Duschen vor dem Schwimmen

«Ab 30 Grad kommen nicht mehr nur die Stammgäste in die Badi. Dann haben wir oft über 1000 Besucher hier», sagt der Aarburger Badmeister Roland Studer. «Ich muss dann meine Aufmerksamkeit am Becken erhöhen, denn jeder Mensch reagiert anders auf die Hitze und das kühle Wasser – auch sehr sportliche Menschen können damit Probleme haben. Besonders wichtig ist das Annetzen unter der Dusche. An heissen Tagen weise ich regelmässig in Lautsprecherdurchsagen darauf hin. So duschen auch Stammgäste, die sonst immer direkt ins Wasser gehen. Ich selbst vertrage die Hitze gut, passe aber meine Ernährung an. Ich trinke viel Wasser, tausche einen Kaffee mal gegen einen kühlenden Tee ein.»

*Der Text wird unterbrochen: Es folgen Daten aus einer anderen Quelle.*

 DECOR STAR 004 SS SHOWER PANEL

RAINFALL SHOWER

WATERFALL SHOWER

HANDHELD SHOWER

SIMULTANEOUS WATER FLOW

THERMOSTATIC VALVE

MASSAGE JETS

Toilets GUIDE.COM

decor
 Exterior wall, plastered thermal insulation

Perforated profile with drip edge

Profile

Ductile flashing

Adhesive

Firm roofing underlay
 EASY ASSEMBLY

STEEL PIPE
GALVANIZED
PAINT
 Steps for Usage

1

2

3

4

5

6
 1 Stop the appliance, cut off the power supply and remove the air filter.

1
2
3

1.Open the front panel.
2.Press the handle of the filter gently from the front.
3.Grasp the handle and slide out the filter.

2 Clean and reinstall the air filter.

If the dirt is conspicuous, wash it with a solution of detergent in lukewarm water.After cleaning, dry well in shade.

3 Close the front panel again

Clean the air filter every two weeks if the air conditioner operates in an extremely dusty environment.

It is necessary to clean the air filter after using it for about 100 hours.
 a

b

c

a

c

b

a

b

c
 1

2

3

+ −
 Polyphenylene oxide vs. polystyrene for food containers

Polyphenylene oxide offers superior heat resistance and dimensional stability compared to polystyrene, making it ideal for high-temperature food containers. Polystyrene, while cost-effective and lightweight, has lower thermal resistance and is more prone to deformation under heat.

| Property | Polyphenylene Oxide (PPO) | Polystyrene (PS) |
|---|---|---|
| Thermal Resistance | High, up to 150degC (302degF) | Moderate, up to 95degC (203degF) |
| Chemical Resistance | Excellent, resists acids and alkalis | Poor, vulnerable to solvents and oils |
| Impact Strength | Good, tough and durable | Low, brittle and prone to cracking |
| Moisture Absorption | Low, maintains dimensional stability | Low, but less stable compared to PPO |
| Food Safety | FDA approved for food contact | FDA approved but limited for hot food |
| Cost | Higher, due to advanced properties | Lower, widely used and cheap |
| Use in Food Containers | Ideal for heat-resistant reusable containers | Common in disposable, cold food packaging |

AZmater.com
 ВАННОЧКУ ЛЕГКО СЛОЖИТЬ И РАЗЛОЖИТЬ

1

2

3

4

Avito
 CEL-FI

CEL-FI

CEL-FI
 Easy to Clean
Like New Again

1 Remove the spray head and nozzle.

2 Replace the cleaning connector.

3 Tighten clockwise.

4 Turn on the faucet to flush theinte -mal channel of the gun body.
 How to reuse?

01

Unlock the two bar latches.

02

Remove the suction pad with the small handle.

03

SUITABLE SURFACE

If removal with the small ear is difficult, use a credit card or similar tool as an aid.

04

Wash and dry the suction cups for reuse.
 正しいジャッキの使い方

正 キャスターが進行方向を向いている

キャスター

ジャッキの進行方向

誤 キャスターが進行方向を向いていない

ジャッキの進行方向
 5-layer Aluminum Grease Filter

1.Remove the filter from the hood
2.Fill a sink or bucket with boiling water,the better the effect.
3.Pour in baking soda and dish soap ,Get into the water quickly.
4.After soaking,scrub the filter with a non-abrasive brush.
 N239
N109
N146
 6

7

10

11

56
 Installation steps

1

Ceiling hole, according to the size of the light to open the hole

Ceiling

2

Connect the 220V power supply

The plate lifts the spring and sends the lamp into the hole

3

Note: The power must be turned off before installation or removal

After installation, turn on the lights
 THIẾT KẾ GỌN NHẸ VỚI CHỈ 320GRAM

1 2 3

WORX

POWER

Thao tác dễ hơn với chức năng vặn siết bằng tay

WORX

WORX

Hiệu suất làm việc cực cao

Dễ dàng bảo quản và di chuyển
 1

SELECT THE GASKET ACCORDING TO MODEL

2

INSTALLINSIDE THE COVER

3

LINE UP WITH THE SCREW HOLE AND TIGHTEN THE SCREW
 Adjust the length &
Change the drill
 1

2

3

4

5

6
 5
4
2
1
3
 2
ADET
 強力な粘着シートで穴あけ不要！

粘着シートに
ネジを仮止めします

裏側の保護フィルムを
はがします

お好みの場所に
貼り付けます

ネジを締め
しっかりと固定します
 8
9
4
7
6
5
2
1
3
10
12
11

Zwei Stunden hitzefrei bei der Kantonalbank

«Wir haben das Glück, in einem Neubau zu sein, dessen Kühldecken uns Temperaturen von 22 bis 26 Grad Celsius bescheren. Bei den aktuellen Aussentemperaturen ist das ein sehr angenehmes Arbeitsklima. Auch unsere Kundinnen und Kunden schätzen die Abkühlung in unseren Räumlichkeiten. Zur Erfrischung bieten wir auch gerne ein Glas Wasser an. An unserem Tenue halten wir grundsätzlich fest. Wir verzichten zwar vermehrt auf Blazer und Vestons; Kurzarmhemden gehören aber nicht zu unserem Dresscode. Die AKB schenkt im Monat Juli jedem Mitarbeiter zwei Stunden hitzefrei, um beispielsweise früher in den Feierabend zu gehen. Von diesem Angebot machen unsere Mitarbeiter sehr gerne Gebrauch.»